**Problem to work on**
Will you quote all of the entries, word for word?

**Excerpt from a dataset**
######

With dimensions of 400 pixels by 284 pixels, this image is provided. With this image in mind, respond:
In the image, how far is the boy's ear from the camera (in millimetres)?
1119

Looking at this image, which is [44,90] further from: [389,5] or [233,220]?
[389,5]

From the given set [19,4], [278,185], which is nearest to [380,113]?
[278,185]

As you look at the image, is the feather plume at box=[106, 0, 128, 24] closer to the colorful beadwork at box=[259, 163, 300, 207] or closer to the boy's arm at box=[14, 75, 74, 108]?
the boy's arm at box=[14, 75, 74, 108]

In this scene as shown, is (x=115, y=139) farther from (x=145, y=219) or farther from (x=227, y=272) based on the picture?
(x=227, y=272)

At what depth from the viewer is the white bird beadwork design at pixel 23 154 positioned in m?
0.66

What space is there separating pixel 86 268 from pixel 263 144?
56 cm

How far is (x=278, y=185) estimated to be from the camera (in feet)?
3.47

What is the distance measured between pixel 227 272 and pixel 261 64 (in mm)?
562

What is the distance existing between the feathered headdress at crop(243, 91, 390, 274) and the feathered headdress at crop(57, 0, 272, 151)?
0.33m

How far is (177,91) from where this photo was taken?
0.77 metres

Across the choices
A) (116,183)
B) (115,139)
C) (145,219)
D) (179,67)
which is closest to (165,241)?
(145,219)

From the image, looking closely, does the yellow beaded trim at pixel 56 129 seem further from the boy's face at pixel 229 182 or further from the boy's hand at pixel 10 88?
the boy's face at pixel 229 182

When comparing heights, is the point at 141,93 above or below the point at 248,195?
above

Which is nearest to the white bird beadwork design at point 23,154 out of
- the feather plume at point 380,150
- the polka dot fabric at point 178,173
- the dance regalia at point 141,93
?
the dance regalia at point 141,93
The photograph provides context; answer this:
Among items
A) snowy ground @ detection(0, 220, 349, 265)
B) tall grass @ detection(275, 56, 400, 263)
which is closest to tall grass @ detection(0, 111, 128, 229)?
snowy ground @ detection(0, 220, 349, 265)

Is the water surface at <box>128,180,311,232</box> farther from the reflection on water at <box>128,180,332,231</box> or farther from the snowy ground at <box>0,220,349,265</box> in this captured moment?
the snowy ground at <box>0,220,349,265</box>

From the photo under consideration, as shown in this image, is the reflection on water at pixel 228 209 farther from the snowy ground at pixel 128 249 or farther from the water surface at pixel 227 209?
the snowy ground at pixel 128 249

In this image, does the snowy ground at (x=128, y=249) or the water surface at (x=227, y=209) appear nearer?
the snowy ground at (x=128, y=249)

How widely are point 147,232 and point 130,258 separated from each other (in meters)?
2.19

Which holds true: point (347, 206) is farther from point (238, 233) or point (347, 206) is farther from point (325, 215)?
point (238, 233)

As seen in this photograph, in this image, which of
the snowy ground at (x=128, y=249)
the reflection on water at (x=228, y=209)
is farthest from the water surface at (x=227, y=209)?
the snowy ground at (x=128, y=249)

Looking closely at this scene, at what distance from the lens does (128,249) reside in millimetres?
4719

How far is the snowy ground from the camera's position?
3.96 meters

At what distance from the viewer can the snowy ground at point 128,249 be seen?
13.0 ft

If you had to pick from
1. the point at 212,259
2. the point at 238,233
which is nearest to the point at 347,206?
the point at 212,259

######

**Result**
With dimensions of 400 pixels by 284 pixels, this image is provided. With this image in mind, respond:
In the image, how far is the boy's ear from the camera (in millimetres)?
1119

Looking at this image, which is [44,90] further from: [389,5] or [233,220]?
[389,5]

From the given set [19,4], [278,185], which is nearest to [380,113]?
[278,185]

As you look at the image, is the feather plume at box=[106, 0, 128, 24] closer to the colorful beadwork at box=[259, 163, 300, 207] or closer to the boy's arm at box=[14, 75, 74, 108]?
the boy's arm at box=[14, 75, 74, 108]

In this scene as shown, is (x=115, y=139) farther from (x=145, y=219) or farther from (x=227, y=272) based on the picture?
(x=227, y=272)

At what depth from the viewer is the white bird beadwork design at pixel 23 154 positioned in m?
0.66

What space is there separating pixel 86 268 from pixel 263 144?
56 cm

How far is (x=278, y=185) estimated to be from the camera (in feet)?
3.47

What is the distance measured between pixel 227 272 and pixel 261 64 (in mm)?
562

What is the distance existing between the feathered headdress at crop(243, 91, 390, 274) and the feathered headdress at crop(57, 0, 272, 151)?
0.33m

How far is (177,91) from where this photo was taken?
0.77 metres

Across the choices
A) (116,183)
B) (115,139)
C) (145,219)
D) (179,67)
which is closest to (165,241)?
(145,219)

From the image, looking closely, does the yellow beaded trim at pixel 56 129 seem further from the boy's face at pixel 229 182 or further from the boy's hand at pixel 10 88?
the boy's face at pixel 229 182

When comparing heights, is the point at 141,93 above or below the point at 248,195?
above

Which is nearest to the white bird beadwork design at point 23,154 out of
- the feather plume at point 380,150
- the polka dot fabric at point 178,173
- the dance regalia at point 141,93
?
the dance regalia at point 141,93
The photograph provides context; answer this:
Among items
A) snowy ground @ detection(0, 220, 349, 265)
B) tall grass @ detection(275, 56, 400, 263)
which is closest to tall grass @ detection(0, 111, 128, 229)?
snowy ground @ detection(0, 220, 349, 265)

Is the water surface at <box>128,180,311,232</box> farther from the reflection on water at <box>128,180,332,231</box> or farther from the snowy ground at <box>0,220,349,265</box> in this captured moment?
the snowy ground at <box>0,220,349,265</box>

From the photo under consideration, as shown in this image, is the reflection on water at pixel 228 209 farther from the snowy ground at pixel 128 249 or farther from the water surface at pixel 227 209?
the snowy ground at pixel 128 249

In this image, does the snowy ground at (x=128, y=249) or the water surface at (x=227, y=209) appear nearer?
the snowy ground at (x=128, y=249)

How widely are point 147,232 and point 130,258 separated from each other (in meters)?
2.19

Which holds true: point (347, 206) is farther from point (238, 233) or point (347, 206) is farther from point (325, 215)?
point (238, 233)

As seen in this photograph, in this image, which of
the snowy ground at (x=128, y=249)
the reflection on water at (x=228, y=209)
is farthest from the water surface at (x=227, y=209)?
the snowy ground at (x=128, y=249)

Looking closely at this scene, at what distance from the lens does (128,249) reside in millimetres?
4719

How far is the snowy ground from the camera's position?
3.96 meters

At what distance from the viewer can the snowy ground at point 128,249 be seen?
13.0 ft

If you had to pick from
1. the point at 212,259
2. the point at 238,233
which is nearest to the point at 347,206?
the point at 212,259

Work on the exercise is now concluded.